And yet I still got answers that looked grounded but contained subtle factual errors: wrong years, swapped names, invented details that weren't in any source.

That’s what pushed me to build a second stage on top of RAG: retrieval-augmented verification (RAV). Now my pipeline looks like this: 

RAG → LLM → RAV → correction (optional) → final answer

RAG tries to prevent hallucinations. RAV tries to detect and correct them, like taking a second opinion on the model's answer and feeding that back as constructive criticism.

I even gave RAV its own tools: a knowledge base, Wikipedia, and internet access, so it could independently double-check claims.

Retrieval-augmented generation and verification


This article walks through how that pipeline works and what I learned along the way.

Why RAG Alone Wasn’t Enough

My original setup was a pretty standard RAG system:

  1. Take the user question.
  2. Retrieve relevant chunks from a vector DB (docs, wiki pages, notes, etc.).
  3. Feed those chunks into the LLM with instructions like "only answer using this context."
  4. Return the answer.

It felt solid. But when I started spot-checking answers, a few patterns showed up:

  • The model filled gaps when the context was incomplete.
  • It merged similar facts ("2018" and "2020" became “2019").
  • It generalized beyond the context in ways that sounded reasonable but weren't actually supported.

The deeper issue: RAG only helps before generation. Once the model has produced text, I have no systematic way of asking:

"How much of this answer is actually backed by the knowledge base?"

So I decided to treat the LLM’s response as untrusted output and run a second stage that verifies it. 

Step 1: RAG — Building the Baseline

I kept my RAG component relatively standard:

  • Vector DB (e.g., FAISS/Milvus/pgvector) with:
    • Title, text, metadata (source, date, domain).
  • Retriever with:
    • Top-k similarity search
    • Optional keyword filters (e.g., only "docs", only "API references")
  • Prompt template something like: 
    • "You are an assistant answering questions using the provided context. If the context does not contain the answer, say 'I don't know.' Do not invent facts. Context: …"

This alone improved things a lot compared to a raw LLM. But the remaining hallucinations are what RAV was built to catch. 

Step 2: RAV — Extracting Factual Claims

The first challenge in RAV is to turn free text into units you can verify. In my pipeline, I don't start with another LLM call for this. I use a simple, deterministic NLP pass with spaCy. The idea is:

  • Split the answer into sentences.
  • Treat any sentence that mentions named entities (people, orgs, locations, dates, events) or numbers (years, counts, percentages, etc.) as a potential factual claim.
  • Pass only those sentences into the verification step.

Here's the actual code I use right now:

Python
 
import nltk
import spacy

nlp = spacy.load("en_core_web_sm")

def extract_claims(text: str):
    doc = nlp(text)
    claims = []

    for sent in doc.sents:
        has_entity = any(
            ent.label_ in ["PERSON", "ORG", "GPE", "DATE", "EVENT"]
            for ent in sent.ents
        )
        has_number = any(token.like_num for token in sent)

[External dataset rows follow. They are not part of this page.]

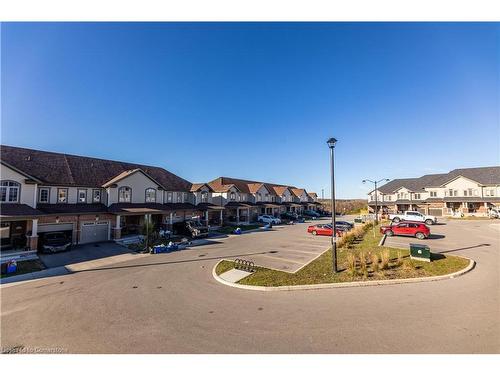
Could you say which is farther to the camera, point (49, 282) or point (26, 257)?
point (26, 257)

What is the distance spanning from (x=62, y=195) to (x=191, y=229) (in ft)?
42.7

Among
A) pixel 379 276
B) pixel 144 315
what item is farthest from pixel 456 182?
pixel 144 315

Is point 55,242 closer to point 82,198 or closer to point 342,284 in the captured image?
point 82,198

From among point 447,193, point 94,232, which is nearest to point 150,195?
point 94,232

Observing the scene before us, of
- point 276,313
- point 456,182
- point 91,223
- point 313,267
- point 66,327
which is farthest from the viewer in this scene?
point 456,182

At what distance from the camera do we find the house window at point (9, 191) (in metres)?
18.3

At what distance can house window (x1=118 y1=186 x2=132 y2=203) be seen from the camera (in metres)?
25.8

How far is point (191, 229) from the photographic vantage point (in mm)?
26906

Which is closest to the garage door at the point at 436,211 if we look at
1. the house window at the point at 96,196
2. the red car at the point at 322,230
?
the red car at the point at 322,230

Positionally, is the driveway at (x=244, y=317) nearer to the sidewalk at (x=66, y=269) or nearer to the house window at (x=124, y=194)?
the sidewalk at (x=66, y=269)

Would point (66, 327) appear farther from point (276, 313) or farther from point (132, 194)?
point (132, 194)

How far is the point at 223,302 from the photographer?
9.40m

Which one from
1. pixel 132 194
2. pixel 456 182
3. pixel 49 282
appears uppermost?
pixel 456 182
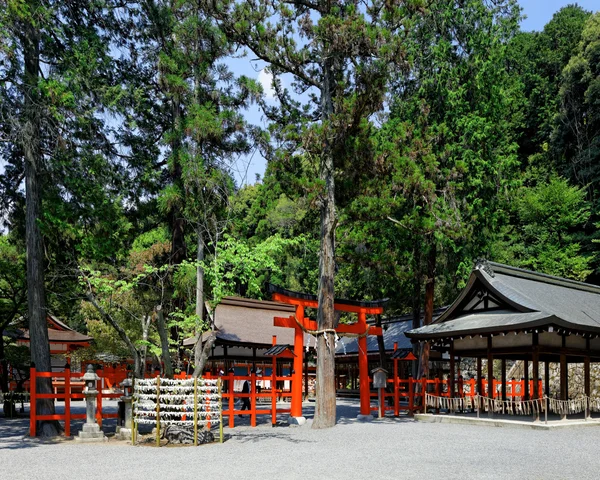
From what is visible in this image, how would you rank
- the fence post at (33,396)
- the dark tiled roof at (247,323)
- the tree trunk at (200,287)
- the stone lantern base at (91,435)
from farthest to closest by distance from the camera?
1. the dark tiled roof at (247,323)
2. the tree trunk at (200,287)
3. the fence post at (33,396)
4. the stone lantern base at (91,435)

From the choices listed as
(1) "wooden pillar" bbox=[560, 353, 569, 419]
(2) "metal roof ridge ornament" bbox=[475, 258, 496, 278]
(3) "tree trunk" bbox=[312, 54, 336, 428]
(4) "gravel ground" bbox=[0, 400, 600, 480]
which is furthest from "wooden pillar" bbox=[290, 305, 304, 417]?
(1) "wooden pillar" bbox=[560, 353, 569, 419]

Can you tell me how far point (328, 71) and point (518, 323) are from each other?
26.8 feet

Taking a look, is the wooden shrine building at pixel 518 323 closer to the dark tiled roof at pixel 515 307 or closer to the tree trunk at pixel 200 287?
the dark tiled roof at pixel 515 307

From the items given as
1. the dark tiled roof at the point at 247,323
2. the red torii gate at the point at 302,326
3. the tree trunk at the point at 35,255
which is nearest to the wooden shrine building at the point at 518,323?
the red torii gate at the point at 302,326

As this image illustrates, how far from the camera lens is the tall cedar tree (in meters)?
14.4

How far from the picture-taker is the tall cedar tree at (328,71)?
14.4m

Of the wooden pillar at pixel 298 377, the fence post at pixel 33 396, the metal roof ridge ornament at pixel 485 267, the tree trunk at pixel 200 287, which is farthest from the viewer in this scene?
the metal roof ridge ornament at pixel 485 267

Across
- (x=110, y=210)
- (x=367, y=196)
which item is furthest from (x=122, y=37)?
(x=367, y=196)

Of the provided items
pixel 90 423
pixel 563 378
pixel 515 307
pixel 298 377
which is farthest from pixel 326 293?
pixel 563 378

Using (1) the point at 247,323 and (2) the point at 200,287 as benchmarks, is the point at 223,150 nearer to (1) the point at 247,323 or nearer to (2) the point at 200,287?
(2) the point at 200,287

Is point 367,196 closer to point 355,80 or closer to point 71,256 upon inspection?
point 355,80

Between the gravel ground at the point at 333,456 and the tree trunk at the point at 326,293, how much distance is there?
3.19ft

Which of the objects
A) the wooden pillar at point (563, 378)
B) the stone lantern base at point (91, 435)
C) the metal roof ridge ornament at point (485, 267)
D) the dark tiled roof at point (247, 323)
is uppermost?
the metal roof ridge ornament at point (485, 267)

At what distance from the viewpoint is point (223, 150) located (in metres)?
17.1
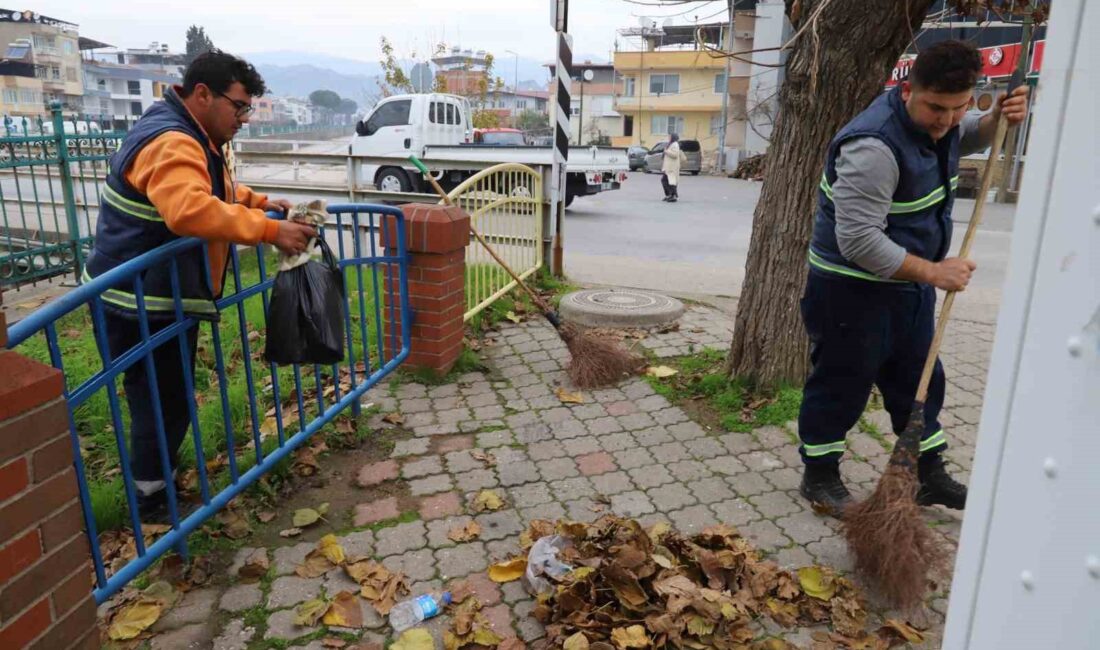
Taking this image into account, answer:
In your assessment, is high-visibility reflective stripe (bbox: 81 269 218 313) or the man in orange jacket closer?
the man in orange jacket

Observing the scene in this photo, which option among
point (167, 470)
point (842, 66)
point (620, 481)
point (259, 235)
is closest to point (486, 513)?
point (620, 481)

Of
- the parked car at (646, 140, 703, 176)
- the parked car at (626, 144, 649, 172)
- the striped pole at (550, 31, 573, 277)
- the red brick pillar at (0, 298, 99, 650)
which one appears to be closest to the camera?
the red brick pillar at (0, 298, 99, 650)

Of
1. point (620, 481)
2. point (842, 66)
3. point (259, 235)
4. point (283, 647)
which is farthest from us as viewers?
point (842, 66)

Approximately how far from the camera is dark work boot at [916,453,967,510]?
326 centimetres

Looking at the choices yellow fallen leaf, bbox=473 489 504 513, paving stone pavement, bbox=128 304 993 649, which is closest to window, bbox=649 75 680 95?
paving stone pavement, bbox=128 304 993 649

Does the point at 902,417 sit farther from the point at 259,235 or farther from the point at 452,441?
the point at 259,235

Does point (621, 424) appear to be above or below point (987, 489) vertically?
below

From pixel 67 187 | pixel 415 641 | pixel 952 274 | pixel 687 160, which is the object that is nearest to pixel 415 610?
pixel 415 641

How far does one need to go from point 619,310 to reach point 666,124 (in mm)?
45099

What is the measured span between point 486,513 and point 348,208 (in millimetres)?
1591

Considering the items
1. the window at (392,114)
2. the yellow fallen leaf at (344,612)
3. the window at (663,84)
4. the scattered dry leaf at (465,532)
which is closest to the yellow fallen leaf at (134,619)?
the yellow fallen leaf at (344,612)

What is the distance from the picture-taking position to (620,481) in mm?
3578

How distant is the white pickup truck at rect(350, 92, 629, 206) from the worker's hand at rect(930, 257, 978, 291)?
1085cm

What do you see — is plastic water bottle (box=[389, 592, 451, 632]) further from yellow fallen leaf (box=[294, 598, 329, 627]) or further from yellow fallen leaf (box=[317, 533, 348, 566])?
yellow fallen leaf (box=[317, 533, 348, 566])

        if has_entity or has_number:
            claims.append(sent.text.strip())

    return claims


Example: 

Answer snippet: "The POLAR system was introduced at MobiCom 2023 and is primarily used for fine-grained RFID localization in crowded environments."

This will treat the entire sentence as a factual claim because it contains an event (MobiCom) and a date/number (2023). This approach has a few nice properties:

  • It's cheap and fast — just one spaCy pass.
  • It doesn't rely on another LLM, which keeps the verification pipeline more deterministic.
  • It errs slightly on the side of over-including sentences, which is fine because the verification step will later decide which claims are actually supported or not.

You can always refine the heuristics later (add more entity types, filter out generic sentences, split long sentences into multiple claims), but this simple rule already works well as a first pass in my RAG+RAV pipeline. 

Step 3: RAV — Retrieving Evidence Per Claim

For each claim, I run a mini-RAG process:

  1. Use the claim (or a rewritten query) as the search query.
  2. Retrieve top-k chunks from:
    • My vector DB
    • Wikipedia or the open web, via tools I wired into the system
Python
 
def retrieve_evidence(claim: str) -> list[Document]:
    # 1) Search internal KB
    kb_docs = kb_retriever.search(claim, top_k=5)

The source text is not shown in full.